> **Document excerpt**:
Start

Help - Search - Members - Calendar
Full Version: A faster style to play shadowrun
Dumpshock Forums > Discussion > Shadowrun

Me and my group are thinking about our style to play shadowrun and the problems with it... First of all, I started playing sr again maybe a year ago with a mixed group of people, some of them new to SR, some of them I have been playing with since like 1996... but we don't manage to play very often, maybe once a month or even less. The main reason are time constraints, everyone has work, studies, parties and so on... There are five players and almost every time we want to play there is one person who is too busy, often even more then one. I think the last time we played is three months ago, but since it's summer thats okay... Too much other good things to do...

Anyway, even if we manage to play now and then, we don't get anything done. We started to play the first adventure from shadow of the comet and after like four sessions we still aren't through... a session lasts between 4 or maybe 6 ours... I'm not sure why this is the case, ok, fights are a bit slow and stuff, but I can't say the players are particularly bad players or are thinking too long about their stuff... After all, they have to plan what to do.

It's not that it is not fun for us this way, just... I don't know... It would be nice for them to get some karma here and there I think... so here is what we came up with so far:

- A smaller group of only the three players that are the most reliable. I think the others aren't interesterd in playing at the moment anyways... The cahracters would be a group of people that specialize on particular runs...
- No more big "adventure style" runs that take us two or three years to complete. I want to come up with small, but interesting runs, that can be done in one session.
- Only rules from the BBB and there only the most basic. No deckers, riggers, maybe even no magic chars or only adepts and aspected sorcerers, to get rid of the sprit summoning and stuff... If there is a car chase, not using the standard rules as the are too complicated, I can handle a chase in a more freeform way (I think). Gear and ware from other books is okay...

So why am I posting this here? First, I would like to hear any comments wether you experienced similar problems like those I described. Second, do you have any good ideas for three-character-teams? I will let the players decide, of course, but a bit of inspiration would be nice... Third, what are good quick runs, especially for such a group? How can I spice up a standard run a bit without elaborating a complex storyline spanning the whole world? Fourth and last, any comments on the rules issue? How can I speedup common tasks such as car chases, legwork and so on? I know legwork and Mr. Johnsons are integral parts of a shadowrun but maybe I could try to do somthing like "you got this run with a fixed sum of payment and a pile of information from shadowland".
Don't know about 3 character teams, but I'm going to find out, hopefully soon. The group I'm currently trying to hold together is only three players. I'm planning on using some of my characters as NPC's to round out the team if need be, but only one at any given time for simplicity purposes. I'm figuring on running them through Food Fight with a NPC team member and seeing how they hold under combat situations, and a short variable-tailored run after that to use as a judge of what only 3 can handle.

End

> **Task list**:
A. Reproduce the passage of the Shadowrun forum discussion starting at "- A smaller" and ending at "in one session.".
B. According to the Shadowrun forum discussion, which adventure did the group begin playing?
C. Write the next part of the Shadowrun forum discussion, picking up after its final sentence.

> **Data provided**:

Start

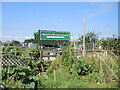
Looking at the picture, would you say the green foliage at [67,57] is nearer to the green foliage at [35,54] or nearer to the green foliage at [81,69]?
the green foliage at [81,69]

End

> **Expected responses**:
A.
- A smaller group of only the three players that are the most reliable. I think the others aren't interesterd in playing at the moment anyways... The cahracters would be a group of people that specialize on particular runs...
- No more big "adventure style" runs that take us two or three years to complete. I want to come up with small, but interesting runs, that can be done in one session.

B. The first adventure from Shadow of the Comet.

C.
As the group currently consistes of a bio-cyber sammy, full shaman, and a totally mundane skill-jocky/wheelman/face. I won't be using decking except as a NPC contact hired as needed. Plus three of my own characters to be used as-needed to boost the team, a weapons expert archatype char (my first SR3 char), a hermetic sorcerer, and a toughnes/melee oriented adept.
Well, I can only speak to one aspect of your question but here goes. I GM a three-character group and their combination is tremendously effective:

Primary Role (Secondary Role)

Muscle (tactician, squad leader, face-to-face legwork)
Magic (astral overwatch, reconnaissance, fire support)
Matrix (surveillance/countersurveillance, muscle)

N.B.: the decker provides back-up firepower / combat ability.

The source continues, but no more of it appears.